─── GIVEN RECORDS

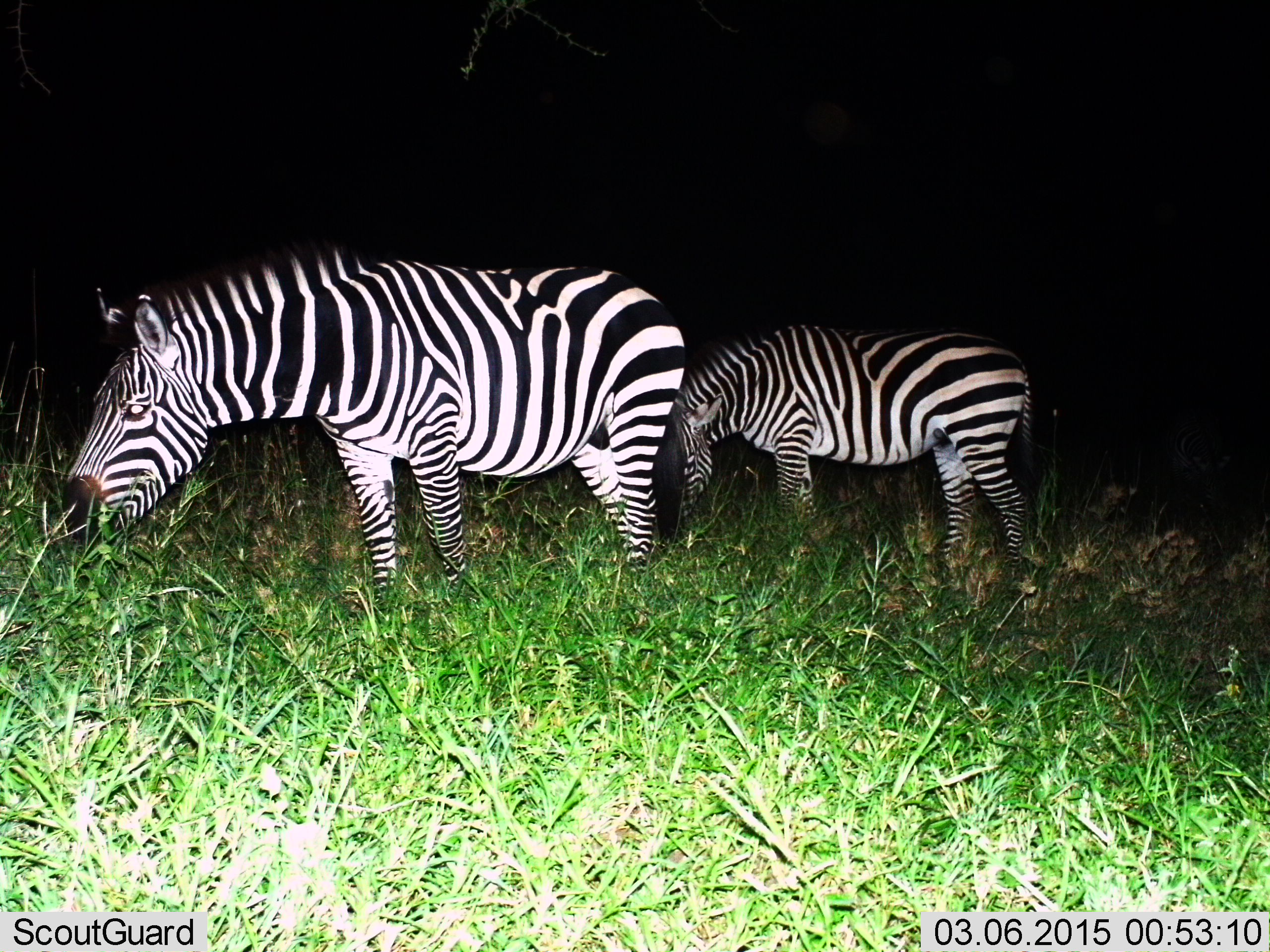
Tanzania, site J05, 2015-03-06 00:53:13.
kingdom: Animalia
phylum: Chordata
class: Mammalia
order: Perissodactyla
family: Equidae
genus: Equus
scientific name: Equus quagga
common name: plains zebra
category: zebra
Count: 2.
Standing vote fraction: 30%.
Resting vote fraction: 0%.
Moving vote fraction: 0%.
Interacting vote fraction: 0%.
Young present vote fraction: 0%.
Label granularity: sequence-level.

──────

• TASK DIRECTIONS: How many lines in these entries contain the string "vote"? State the number and nothing more.

• ANSWER TO THIS PROBLEM: 5